> **Set problem**:
Put the lines of the records below into a Markdown table with the columns "Row" and "Line", numbering each row and skipping blank lines. Leave the pictures out of the answer.

> **Materials provided**:
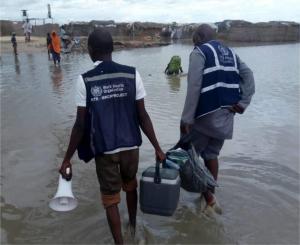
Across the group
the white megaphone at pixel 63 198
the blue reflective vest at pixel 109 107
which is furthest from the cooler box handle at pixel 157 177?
the white megaphone at pixel 63 198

> **Response**:
| Row | Line |
|---|---|
| 1 | Across the group |
| 2 | the white megaphone at pixel 63 198 |
| 3 | the blue reflective vest at pixel 109 107 |
| 4 | which is furthest from the cooler box handle at pixel 157 177? |
| 5 | the white megaphone at pixel 63 198 |